Practical actions flow naturally. When you encounter a poem, resist the urge to judge it first by definition. Ask instead: Does this move me? Does it awaken wonder, sorrow, joy, or truth? If it does, then it belongs to the family of poetry, however strange its form. When you write, remember that you stand in a tradition vast and varied, one that no formula can encompass. Write with freedom, but with reverence for those before you, knowing that they too stretched the boundaries of the possible.

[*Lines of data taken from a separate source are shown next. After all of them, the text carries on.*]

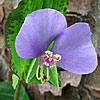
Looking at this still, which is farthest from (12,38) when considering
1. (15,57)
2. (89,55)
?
(89,55)

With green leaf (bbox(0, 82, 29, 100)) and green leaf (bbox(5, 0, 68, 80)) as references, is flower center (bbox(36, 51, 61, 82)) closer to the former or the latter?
green leaf (bbox(5, 0, 68, 80))

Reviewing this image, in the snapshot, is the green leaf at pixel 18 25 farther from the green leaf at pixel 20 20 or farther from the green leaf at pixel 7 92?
the green leaf at pixel 7 92

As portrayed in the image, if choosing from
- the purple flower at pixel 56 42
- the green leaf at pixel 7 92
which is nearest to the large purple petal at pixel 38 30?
the purple flower at pixel 56 42

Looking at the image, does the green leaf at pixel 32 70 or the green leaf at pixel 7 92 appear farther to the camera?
the green leaf at pixel 7 92

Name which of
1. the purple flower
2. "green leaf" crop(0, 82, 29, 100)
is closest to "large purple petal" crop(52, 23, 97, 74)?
the purple flower

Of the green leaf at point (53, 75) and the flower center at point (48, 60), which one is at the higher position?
the flower center at point (48, 60)
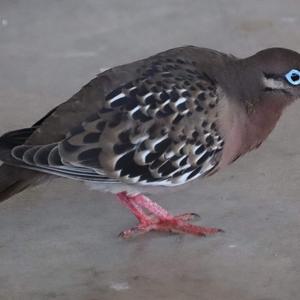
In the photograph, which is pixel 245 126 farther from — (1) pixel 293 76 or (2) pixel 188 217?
(2) pixel 188 217

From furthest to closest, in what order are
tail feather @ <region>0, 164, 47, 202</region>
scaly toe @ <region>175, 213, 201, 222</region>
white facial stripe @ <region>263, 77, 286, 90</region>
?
1. scaly toe @ <region>175, 213, 201, 222</region>
2. white facial stripe @ <region>263, 77, 286, 90</region>
3. tail feather @ <region>0, 164, 47, 202</region>

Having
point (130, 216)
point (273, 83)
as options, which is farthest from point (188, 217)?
point (273, 83)

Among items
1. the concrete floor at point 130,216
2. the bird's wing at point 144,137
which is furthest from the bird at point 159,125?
the concrete floor at point 130,216

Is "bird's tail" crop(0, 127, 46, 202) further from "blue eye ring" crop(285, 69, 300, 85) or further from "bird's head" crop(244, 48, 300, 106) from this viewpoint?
"blue eye ring" crop(285, 69, 300, 85)

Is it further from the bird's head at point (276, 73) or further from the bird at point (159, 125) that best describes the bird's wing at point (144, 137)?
the bird's head at point (276, 73)

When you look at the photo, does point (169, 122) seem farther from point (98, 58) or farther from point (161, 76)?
point (98, 58)

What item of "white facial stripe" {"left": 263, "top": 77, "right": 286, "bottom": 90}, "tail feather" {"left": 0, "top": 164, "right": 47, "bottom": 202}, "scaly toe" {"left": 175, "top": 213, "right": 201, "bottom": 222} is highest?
"white facial stripe" {"left": 263, "top": 77, "right": 286, "bottom": 90}

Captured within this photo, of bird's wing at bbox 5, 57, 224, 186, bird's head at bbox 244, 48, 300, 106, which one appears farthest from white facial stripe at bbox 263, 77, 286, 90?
bird's wing at bbox 5, 57, 224, 186
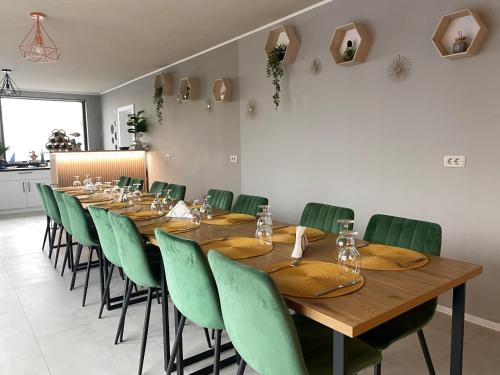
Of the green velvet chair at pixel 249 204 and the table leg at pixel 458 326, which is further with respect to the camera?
the green velvet chair at pixel 249 204

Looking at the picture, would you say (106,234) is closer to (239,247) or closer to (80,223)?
(80,223)

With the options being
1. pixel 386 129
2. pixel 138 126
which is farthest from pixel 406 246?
pixel 138 126

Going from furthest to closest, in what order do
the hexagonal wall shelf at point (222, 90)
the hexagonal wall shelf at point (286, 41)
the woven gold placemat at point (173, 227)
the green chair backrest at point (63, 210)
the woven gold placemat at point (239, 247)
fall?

Thus Schlegel’s words endure: “A definition of poetry can only determine what poetry should be and not what poetry actually was and is.” Let us carry this teaching as a shield against narrowness and a torch for openness. For poetry is not a prison of words but a river of spirit, flowing through every age, shaped by every hand, yet never exhausted. It cannot be bound; it can only be lived.
LBHiu Lanh Lung boy
This quote makes me question whether any form of art can truly be defined. Schlegel seems to suggest that naming something ‘poetry’ is an act of recognition, not a declaration of essence. It’s like saying meaning comes from context, not inherent quality. But doesn’t that make poetry entirely subjective? If so, could a grocery list or a street sign be considered poetry if someone decides it is?
PDdinh phuong dung
I find this observation both liberating and confusing. On one hand, it frees poetry from strict definitions—it can be anything that resonates as poetry. On the other hand, that makes it nearly impossible to critique. How do we evaluate or teach poetry if its definition is constantly shifting? Maybe that’s the beauty of it—it resists being pinned down, forcing us to engage with it personally rather than academically.
MNNguyen Minh Nhat
This thought is so philosophical that it almost reads like a poem itself. It reminds me that poetry has always been fluid, shaped by time, place, and perception. What’s considered poetic in one culture might seem mundane in another. I wonder, though, whether Schlegel’s view implies that art has no essence at all. Can we really appreciate poetry if there’s no universal quality that defines it?
TLPhan Thuy Linh
I really like how Schlegel challenges the whole idea of categorizing art. It’s true that definitions often box creativity into rigid rules. But his statement also raises a question: without some shared understanding, how can we talk about poetry meaningfully? Maybe definitions are less about boundaries and more about conversation—a way for each era to rediscover what poetry means to them. What do you think?
MDManh Dien
This quote fascinates me because it completely destabilizes the idea of defining poetry at all. Schlegel seems to be saying that poetry is a moving target—what one generation calls poetry, another might reject entirely. That makes sense, but it also feels a little unsettling. If poetry can be anything named as such, does that mean the concept loses all meaning? Or is that openness precisely what keeps poetry alive?